Archive : Restriction
Voilà à peine sept mois que l’audiovisuel Axiom est paru qu’Archive revient déjà avec « Restriction », leur onzième album studio disponible chez Dangervisit/[PIAS].
Imperturbables dans leur ligne de conduite protéiforme, les anglais possèdent-ils encore la ressource de surprendre ?… Of course !
En presque deux décennies de carrière, Archive s’est bâti une discographie aussi conséquente que nuancée. Sans renier le trip hop glacial de l’originel Londonium ou la noirceur des monolithes conceptuels Controlling Crowds parts I – IV, le collectif poursuit sans temps mort son exploration artistique vers de nouveaux horizons.

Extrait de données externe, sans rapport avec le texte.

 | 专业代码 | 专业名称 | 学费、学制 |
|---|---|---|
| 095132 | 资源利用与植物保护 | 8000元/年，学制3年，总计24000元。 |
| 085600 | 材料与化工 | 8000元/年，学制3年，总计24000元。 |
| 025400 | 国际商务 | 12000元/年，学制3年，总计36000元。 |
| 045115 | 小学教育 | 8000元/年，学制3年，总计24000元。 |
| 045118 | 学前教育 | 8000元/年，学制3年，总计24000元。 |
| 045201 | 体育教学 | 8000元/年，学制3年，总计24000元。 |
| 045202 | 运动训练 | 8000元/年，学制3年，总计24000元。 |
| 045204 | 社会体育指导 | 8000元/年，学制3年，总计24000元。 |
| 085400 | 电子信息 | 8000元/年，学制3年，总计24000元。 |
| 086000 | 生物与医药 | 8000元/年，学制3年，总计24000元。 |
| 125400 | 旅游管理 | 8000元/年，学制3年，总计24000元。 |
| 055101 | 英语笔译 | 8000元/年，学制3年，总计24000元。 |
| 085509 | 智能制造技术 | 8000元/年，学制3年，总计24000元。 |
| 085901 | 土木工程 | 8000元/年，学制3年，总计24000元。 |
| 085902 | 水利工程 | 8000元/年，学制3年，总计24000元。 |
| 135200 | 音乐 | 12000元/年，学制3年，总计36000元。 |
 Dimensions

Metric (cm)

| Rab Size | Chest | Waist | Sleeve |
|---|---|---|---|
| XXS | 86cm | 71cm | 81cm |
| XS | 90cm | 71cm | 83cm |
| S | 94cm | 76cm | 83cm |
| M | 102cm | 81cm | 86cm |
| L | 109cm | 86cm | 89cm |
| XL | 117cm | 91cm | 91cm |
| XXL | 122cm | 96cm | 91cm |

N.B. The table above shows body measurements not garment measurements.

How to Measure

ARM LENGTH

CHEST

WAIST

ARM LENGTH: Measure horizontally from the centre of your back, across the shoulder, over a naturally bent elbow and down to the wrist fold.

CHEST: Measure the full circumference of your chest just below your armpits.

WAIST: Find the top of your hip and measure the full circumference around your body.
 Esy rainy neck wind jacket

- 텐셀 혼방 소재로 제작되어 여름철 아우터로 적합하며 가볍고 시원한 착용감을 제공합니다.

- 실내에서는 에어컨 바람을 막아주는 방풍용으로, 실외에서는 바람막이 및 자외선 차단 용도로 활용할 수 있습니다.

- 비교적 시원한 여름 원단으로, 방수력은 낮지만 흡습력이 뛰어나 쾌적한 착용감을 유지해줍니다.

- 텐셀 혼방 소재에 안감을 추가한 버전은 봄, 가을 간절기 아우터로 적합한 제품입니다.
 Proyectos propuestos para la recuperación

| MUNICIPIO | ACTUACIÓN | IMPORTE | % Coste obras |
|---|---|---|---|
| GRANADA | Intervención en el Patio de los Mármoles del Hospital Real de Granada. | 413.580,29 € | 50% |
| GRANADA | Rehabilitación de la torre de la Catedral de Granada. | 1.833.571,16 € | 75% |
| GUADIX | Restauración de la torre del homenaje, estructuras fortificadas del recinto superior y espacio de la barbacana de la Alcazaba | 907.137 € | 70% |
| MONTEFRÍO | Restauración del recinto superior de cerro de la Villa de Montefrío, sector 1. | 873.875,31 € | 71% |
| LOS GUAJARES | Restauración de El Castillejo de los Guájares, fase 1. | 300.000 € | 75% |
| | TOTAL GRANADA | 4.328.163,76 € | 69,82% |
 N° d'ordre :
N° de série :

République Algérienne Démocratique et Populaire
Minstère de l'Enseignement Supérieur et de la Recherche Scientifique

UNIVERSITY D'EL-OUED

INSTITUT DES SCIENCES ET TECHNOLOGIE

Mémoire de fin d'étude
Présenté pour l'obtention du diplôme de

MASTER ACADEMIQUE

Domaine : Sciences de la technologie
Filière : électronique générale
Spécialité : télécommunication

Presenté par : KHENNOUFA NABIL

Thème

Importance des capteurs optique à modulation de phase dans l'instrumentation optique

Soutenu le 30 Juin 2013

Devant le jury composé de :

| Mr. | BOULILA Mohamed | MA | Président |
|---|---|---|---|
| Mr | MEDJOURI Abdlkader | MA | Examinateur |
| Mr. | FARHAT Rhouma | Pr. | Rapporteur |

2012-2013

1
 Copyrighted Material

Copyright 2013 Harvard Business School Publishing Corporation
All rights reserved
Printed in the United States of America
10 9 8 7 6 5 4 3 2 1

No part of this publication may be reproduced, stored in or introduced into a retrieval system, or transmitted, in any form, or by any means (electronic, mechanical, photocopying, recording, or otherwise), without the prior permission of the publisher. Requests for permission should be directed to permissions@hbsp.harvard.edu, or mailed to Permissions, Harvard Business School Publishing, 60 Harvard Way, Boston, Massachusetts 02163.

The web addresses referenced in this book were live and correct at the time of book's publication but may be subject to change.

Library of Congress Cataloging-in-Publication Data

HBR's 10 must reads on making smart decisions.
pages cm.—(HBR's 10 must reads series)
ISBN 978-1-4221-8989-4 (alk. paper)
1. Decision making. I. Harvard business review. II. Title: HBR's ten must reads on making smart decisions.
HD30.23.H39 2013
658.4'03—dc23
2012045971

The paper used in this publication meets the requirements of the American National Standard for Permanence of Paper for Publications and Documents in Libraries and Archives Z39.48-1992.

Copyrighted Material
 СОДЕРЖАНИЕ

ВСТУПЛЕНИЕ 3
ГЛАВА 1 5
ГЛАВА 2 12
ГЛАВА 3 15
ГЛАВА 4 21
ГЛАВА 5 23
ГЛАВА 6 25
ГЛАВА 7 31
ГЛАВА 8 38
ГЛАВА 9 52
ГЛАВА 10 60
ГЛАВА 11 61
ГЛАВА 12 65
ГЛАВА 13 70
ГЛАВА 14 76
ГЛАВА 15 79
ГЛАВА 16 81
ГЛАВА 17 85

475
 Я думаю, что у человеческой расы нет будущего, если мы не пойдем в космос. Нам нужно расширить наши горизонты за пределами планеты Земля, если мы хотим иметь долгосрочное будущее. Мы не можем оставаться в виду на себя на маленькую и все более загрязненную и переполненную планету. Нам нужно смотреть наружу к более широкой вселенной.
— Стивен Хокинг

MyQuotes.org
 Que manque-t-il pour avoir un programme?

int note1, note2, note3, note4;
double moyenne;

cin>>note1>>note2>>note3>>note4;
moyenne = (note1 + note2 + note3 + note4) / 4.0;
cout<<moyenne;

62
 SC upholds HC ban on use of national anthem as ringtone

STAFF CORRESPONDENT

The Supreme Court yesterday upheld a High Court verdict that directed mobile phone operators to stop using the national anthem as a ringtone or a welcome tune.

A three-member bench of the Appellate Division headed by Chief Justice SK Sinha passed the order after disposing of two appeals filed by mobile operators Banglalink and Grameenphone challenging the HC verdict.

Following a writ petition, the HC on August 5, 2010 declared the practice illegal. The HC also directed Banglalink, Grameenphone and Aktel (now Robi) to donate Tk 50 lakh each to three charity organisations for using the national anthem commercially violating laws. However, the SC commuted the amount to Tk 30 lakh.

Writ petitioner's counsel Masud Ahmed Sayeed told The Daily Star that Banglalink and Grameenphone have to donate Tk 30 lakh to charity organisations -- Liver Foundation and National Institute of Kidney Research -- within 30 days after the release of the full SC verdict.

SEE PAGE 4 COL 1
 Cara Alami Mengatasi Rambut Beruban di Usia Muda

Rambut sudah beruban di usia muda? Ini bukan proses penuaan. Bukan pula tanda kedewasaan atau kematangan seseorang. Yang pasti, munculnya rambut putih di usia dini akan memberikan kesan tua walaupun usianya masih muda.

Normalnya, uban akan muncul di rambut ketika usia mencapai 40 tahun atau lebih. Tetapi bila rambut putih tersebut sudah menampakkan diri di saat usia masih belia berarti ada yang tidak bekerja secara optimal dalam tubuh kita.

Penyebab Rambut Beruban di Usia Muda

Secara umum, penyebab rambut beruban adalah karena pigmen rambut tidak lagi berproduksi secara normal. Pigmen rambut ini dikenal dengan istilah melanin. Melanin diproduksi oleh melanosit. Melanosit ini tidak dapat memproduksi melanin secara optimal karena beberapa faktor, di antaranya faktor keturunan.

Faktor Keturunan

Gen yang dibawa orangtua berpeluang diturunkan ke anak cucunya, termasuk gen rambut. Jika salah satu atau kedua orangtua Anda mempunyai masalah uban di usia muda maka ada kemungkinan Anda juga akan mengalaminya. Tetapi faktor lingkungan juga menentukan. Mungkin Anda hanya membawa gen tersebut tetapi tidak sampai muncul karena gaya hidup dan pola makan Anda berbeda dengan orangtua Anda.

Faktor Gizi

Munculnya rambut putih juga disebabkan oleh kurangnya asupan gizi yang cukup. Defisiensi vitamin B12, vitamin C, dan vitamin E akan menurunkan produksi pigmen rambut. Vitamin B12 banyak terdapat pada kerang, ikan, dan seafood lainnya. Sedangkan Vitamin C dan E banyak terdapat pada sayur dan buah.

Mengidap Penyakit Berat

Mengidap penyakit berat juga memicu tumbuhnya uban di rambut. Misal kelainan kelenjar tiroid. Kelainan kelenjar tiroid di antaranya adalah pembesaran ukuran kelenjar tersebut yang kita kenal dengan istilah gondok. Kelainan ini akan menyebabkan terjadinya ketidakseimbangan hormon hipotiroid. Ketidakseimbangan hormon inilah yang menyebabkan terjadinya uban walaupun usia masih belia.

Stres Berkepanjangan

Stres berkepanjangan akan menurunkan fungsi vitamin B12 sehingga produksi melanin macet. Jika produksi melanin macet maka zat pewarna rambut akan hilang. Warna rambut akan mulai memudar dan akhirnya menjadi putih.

Dès la sortie d’Axiom (chroniqué ici), il avait ainsi clairement annoncé la couleur : le prochain album est déjà dans les clous !
Les londoniens sont donc toujours autant décidés et au vu de leur rythme effréné, ils ne semblent pas vraiment souffrir d’un quelconque essoufflement créatif. La seule écoute du premier titre « Feel It » suffit d’ailleurs à s’en convaincre : les guitares étrangement dégrippées mènent le bal d’un métissage rythmique électro-électrique endiablé sur lequel Dave Pen chante avec sa verve habituelle. « Restriction » commence fort.
Sur « Kid Corner », l’épais bouillonnement sonore se trouve cette fois-ci sous une domination électronique que la batterie de Steve Barnard syncope à grand renfort de boîtes à rythmes nerveuses. Sans atténuer la dynamique sombre du morceau, la voix mélodieuse d’Holly Martin en canalise quelque peu la froideur. Depuis sa collaboration sur le personnel et ténébreux With Us Until You’re Dead, la cadette de la bande a pris une ampleur vocale palpable, son chant collant de mieux en mieux à l’atmosphère du groupe. La justesse de sa voix sur « Black And Blue », lenteur aérienne de toute beauté, en esquisse peut-être la meilleure illustration.
En dévoilant ces trois précédents titres simultanément et très en amont du disque, Archive offrait à ses fans un avant-goût certes de qualité, mais surtout représentatif des ambiances kaléidoscopiques de « Restriction ». « On s’est mis d’accord pour faire un album avec douze chansons bien distinctes les unes des autres, qui viendraient toutes à peu près du même endroit, mais seraient en même temps diverses et uniques », explique Darius Keeler, un des deux piliers de la formation. Et effectivement « Restriction » ondoie entre calme et rythme, mélancolie et entrain, de façon beaucoup moins homogène et imbriquée que par le passé.
Malgré la complexité de leurs arrangements, les britanniques et leur coproducteur français Jérôme Devoise ont opté pour un son plus direct et brut. Archive n’a sans doute jamais sonné aussi rock. Et à l’instar d’un « Crushed » soutenu par des percussions appuyées et quelques grondements de guitares bien sentis, il faut reconnaître que l’efficacité est au rendez-vous. Nettement plus apaisé, « Third Quarter Storm » s’écoule avec fluidité dans un sillon de sobriété délicate, tandis que « Ladders » confirme la volonté de composition d’un disque aux pistes totalement dissociables. Enthousiasmant par le chant habité qui précipite une introduction quasi liturgique, le morceau conclut l’album avec autant de légitimité qu’il aurait pu l’ouvrir.
Exception faite de quelques longueurs (la linéarité inutilement étirée de « Half Built Houses »), l’évolution marquée par « Restriction » assigne à Archive une nouvelle relecture de sa musique. Sans compter une certaine ironie au regard de ce groupe qui pour notre plus grand plaisir, des restrictions s’en impose justement si peu.